Aspiration: 4 to 13 weeks LMP (from the first day of your last menstral period).
In very early pregnancies (4-7 weeks), a tube is inserted through the cervix into the uterus and the embryo is suctioned out. Toward the end of the first trimester, the cervix needs to be opened wider to complete the procedure since the fetus is larger. The cervix is widened with medications placed in the vagina or a thin rod made of seaweed to soften and open the cervix over night. The day of the procedure, the doctor may further open the cervix with metal rods of increasing size. A tube is then inserted through the cervix into the uterus. Suction created by an aspirating machine or a hand-held mechanism is used to remove the fetus. The suction pulls the fetus' body apart and out of the uterus. The uterus is then scraped with an instrument called a curette to make sure the fetus and fetal parts are all removed from the uterus.
D & E (Dilate and Evacuate): 13 to 26* weeks LMP.
The cervix is numbed with injections and then dilators, called laminaria, are inserted into the cervix. Overnight the laminaria expands opening the entrance to the uterus. The next day, the cervix is again numbed, the dilators are removed and the doctor uses special instruments to remove the baby from the uterus. The final step is suction using the aspirating machine. In more advanced pregnancies, additional dilators are inserted on the second day and the baby is removed on the third day.
Medication Abortion (Abortion Pill): Up to 49 days LMP.
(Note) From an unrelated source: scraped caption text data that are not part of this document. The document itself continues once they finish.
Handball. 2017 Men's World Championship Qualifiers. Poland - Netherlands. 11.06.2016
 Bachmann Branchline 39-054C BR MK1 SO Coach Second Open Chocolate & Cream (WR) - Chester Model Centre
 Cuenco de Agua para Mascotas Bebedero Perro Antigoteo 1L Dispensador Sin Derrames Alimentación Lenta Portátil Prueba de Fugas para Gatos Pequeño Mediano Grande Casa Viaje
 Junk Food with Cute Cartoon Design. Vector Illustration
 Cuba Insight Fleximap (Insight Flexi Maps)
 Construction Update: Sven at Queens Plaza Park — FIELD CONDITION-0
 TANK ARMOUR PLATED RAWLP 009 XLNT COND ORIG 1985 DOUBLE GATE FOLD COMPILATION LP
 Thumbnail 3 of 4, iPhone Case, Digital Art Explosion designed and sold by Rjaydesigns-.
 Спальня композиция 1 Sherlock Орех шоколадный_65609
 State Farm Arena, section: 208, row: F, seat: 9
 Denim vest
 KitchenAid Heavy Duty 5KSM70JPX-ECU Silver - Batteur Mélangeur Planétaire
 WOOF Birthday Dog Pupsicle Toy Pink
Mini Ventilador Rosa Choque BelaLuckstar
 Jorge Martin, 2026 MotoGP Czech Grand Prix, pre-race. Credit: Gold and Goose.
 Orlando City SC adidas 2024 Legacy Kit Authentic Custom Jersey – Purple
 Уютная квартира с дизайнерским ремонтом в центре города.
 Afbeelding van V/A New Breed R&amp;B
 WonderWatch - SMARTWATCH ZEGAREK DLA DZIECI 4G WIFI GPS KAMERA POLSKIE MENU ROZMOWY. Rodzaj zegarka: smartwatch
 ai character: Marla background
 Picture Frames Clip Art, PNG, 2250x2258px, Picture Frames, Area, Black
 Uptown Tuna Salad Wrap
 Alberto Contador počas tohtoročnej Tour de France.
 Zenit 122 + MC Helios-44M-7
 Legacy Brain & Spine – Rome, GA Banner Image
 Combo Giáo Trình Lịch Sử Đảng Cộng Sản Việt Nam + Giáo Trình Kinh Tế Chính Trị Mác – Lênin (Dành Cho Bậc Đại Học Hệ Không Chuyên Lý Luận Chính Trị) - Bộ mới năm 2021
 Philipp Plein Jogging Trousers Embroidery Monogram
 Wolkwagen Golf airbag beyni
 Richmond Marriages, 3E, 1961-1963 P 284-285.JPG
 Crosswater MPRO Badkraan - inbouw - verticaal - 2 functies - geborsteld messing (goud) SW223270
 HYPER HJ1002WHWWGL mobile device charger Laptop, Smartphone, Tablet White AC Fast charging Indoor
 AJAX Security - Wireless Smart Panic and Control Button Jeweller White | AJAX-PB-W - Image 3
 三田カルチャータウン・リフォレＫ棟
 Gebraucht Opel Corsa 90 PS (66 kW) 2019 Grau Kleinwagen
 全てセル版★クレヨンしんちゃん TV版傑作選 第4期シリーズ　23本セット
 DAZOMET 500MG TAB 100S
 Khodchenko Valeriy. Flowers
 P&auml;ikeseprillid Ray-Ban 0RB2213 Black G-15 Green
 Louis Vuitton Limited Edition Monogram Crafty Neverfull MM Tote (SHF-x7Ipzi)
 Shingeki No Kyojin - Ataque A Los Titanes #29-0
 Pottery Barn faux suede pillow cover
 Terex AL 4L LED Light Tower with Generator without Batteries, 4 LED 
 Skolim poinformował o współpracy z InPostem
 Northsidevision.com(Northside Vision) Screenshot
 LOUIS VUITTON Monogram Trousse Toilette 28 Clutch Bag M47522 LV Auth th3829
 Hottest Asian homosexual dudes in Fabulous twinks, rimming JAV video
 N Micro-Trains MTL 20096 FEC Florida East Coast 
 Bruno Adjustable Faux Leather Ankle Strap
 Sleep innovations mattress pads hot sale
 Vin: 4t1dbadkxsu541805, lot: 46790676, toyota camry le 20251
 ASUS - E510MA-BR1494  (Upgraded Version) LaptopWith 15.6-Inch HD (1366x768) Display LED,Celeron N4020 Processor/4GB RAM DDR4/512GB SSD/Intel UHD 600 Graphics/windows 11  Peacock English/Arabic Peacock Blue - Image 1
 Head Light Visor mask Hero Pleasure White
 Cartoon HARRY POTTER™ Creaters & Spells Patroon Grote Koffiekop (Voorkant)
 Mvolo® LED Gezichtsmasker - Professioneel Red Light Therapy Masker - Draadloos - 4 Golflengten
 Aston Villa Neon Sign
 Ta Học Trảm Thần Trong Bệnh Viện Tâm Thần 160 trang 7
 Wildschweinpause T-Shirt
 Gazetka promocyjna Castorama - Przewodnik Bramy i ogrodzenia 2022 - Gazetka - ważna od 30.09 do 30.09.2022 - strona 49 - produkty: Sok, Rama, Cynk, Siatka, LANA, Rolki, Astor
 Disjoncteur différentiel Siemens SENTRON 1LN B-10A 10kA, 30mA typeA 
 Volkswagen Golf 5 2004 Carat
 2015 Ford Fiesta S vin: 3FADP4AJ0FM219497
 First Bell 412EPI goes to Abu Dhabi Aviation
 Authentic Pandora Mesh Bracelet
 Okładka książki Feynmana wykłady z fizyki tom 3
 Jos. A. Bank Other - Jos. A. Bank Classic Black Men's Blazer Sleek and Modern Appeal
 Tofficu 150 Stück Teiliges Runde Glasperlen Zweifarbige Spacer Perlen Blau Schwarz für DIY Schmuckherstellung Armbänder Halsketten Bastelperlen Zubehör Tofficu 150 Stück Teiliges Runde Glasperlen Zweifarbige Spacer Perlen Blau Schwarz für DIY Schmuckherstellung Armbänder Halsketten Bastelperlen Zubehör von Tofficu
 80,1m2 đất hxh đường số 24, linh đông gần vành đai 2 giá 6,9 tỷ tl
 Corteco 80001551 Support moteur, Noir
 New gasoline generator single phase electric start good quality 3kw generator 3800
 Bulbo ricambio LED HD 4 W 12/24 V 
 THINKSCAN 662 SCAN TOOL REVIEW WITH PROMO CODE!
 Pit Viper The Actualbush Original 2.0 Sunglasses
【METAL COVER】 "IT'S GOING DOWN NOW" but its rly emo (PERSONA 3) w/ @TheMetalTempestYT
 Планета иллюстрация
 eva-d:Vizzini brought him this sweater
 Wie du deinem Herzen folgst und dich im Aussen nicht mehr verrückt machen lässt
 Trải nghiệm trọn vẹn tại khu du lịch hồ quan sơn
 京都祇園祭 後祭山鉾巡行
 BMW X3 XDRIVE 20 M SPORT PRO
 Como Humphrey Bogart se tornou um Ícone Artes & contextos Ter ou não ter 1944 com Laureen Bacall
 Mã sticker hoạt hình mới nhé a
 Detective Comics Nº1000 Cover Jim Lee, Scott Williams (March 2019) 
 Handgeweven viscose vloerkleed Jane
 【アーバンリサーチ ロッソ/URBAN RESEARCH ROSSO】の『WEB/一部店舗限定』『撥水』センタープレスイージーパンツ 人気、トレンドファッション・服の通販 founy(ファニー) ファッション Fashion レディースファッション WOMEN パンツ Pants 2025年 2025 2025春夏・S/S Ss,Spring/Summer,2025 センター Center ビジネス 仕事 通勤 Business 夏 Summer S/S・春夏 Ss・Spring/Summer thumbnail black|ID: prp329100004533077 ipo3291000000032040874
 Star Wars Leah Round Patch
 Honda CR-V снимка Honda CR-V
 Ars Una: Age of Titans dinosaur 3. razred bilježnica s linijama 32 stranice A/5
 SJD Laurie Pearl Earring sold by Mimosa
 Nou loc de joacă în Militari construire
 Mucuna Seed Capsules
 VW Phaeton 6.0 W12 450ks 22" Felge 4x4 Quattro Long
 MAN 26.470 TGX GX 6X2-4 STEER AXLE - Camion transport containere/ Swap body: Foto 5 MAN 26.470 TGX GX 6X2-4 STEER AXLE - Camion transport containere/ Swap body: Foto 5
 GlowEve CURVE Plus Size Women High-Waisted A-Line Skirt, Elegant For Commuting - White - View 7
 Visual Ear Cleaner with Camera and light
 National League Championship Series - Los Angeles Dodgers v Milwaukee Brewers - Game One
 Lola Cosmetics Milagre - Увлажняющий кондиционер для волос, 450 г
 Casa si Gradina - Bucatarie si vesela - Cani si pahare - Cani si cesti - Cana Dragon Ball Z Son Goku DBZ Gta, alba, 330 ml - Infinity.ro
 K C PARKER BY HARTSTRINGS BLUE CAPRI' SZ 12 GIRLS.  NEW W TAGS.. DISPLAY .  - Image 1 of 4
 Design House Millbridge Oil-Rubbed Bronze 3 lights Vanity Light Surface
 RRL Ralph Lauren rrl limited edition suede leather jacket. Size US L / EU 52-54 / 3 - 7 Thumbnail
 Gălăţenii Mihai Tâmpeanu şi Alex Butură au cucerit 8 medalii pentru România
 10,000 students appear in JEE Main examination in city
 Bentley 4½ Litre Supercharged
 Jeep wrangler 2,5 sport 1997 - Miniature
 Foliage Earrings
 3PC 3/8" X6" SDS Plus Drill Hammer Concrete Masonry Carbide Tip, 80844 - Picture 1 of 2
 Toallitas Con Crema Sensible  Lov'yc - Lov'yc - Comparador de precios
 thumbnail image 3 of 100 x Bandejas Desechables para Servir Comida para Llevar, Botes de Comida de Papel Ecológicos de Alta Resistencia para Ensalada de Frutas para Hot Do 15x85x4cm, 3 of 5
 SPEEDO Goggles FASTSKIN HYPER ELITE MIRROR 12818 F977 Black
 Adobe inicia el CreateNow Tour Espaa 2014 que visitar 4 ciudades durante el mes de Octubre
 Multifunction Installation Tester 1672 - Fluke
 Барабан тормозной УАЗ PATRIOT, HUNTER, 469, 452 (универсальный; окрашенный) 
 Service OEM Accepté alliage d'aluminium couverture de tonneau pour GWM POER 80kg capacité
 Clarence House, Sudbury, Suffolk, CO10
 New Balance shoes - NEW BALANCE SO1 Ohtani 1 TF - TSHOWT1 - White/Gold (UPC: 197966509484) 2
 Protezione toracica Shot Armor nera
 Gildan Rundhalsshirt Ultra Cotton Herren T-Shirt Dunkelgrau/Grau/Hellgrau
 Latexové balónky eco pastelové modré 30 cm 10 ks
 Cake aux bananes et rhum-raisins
The procedure usually requires three office visits. During the first visit, pills are given to cause the death of the embryo. Two days later, if the abortion has not occurrred, a second drug is given which causes uterine contractions to expel the embryo. The last visit is to determine if the procedure has been completed. The abortion pill will not work in the case of an ectopic pregnancy. An ectopic pregnancy is a potentially life-threatening condition. If it is not diagnosed early, the tube may burst causing internal bleeding and in some cases death of the woman.
Risks of Abortion:
- Heavy Bleeding
- Injury to the uterus
- Injury to the cervix
- Damage to organs
- Future preterm birth
- Clinical depression
- Drug and alcohol abuse
- Post-tramatic stress disorder
- Suicide or suicidal thoughts
- Difficulty bonding with partner or child
- Eating disorders
- Guilt, grief, anger, anxiety
This information is intended for general educational purposes only and should not be relied upon to substitue for professional medical advice.